Do You See What I See?

This may sound so obvious.  Of course the gradual and on-going experience of empathy builds connections in relationships.  We learn that in our everyday relationships as much as we do in relationships with our therapist.  Still, there are so many of us who believe that in order to fully understand another’s experience, we must have also experienced it.  If I am a man, I may search for a male therapist.  If I am a woman, I may search for a female therapist.

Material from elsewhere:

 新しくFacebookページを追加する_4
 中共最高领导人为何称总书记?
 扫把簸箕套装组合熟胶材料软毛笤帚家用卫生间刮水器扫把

If I am Jewish, I may search for a Jewish therapist—and the list goes on.  What we don’t consider enough, is how despite these obvious similarities, one person’s experience of being a woman may be entirely different than another’s.  And one person’s experience of being Jewish may be entirely different than another’s.

I’ve also heard some therapists say they can’t work with someone who is different than they are.  They cannot work with “a perpetrator” because they can’t relate to that identity, not considering the many times in life when they have unintentionally or intentionally caused pain to another person.  Or I’ve heard others say they could not effectively work with someone who has children when they have not had children, not considering times in their lives when they have felt responsible for the welfare of another.  Or I’ve heard therapists say they cannot work with someone who has experienced significant trauma when they have not experienced such trauma, not considering how their own painful life experiences have changed how they see themselves, their relationships, and the world.

I know that I also make assumptions based on shared aspects of identity.  It’s natural.  I walk into a room and I look for others I think are like me.  When I find such people, I feel less alone and feel less pressure to be the spokesperson for an entire group of people like me.  I don’t know that I always consider how other people in a room who are like me in one aspect of my identity, may be entirely unlike me in many other ways.  And just because someone is like me, it doesn’t mean we share the same life experiences or that any person with my shared identity will de facto “get it.”

The Shared Present Moment

Empathy arises from our ability to pull from our own lives, feelings that are the same or close to the feelings of another, even when we are different on many other dimensions.  On the surface, Rochelle chose me because she thought I was different than she was and different than others in her life.   While these differences fostered an initial sense of safety, our relationship was strengthened by our shared emotional experiences and our shared present experiences.

And the many people who were in the groups I facilitated for survivors of childhood sexual abuse didn’t know whether the experiences in my life paralleled theirs, or if I had a life that was entirely different.  I invited them to consider, over time, whether or not they felt like I was someone who could validate, understand, and share their feelings.

I think it’s natural to want to short-circuit the path to feeling safe with someone else.  The most obvious way to do this is to look for others who look like us and/or who we assume have had our same experiences.  And the corollary is to assume that others who don’t look like us, or others who don’t share our same life experiences, will not be safe and will not understand us.

In it’s pure form, empathy develops and exists not because of the extent to which we are like someone else or share someone else’s experience.  This may enhance the development of empathy and connection, however empathy arises when we are able to imagine ourselves in the place of another, to consider another’s experience, to draw from our own experiences times when we have had similar feelings, and to communicate that understanding.  “Getting it” takes on new meaning when we consider shared emotional experience and the shared present experience—in the moment—as a better predictor of empathy.

As we think about those with whom we have the deepest connections, we can certainly consider our points of similarity.  I hope, however, we also consider that beneath points of visible difference, we have potential to share feelings that transcend our differences and allow us to “get it.”

If we can find someone who has earned the right to hear our story, we need to tell it.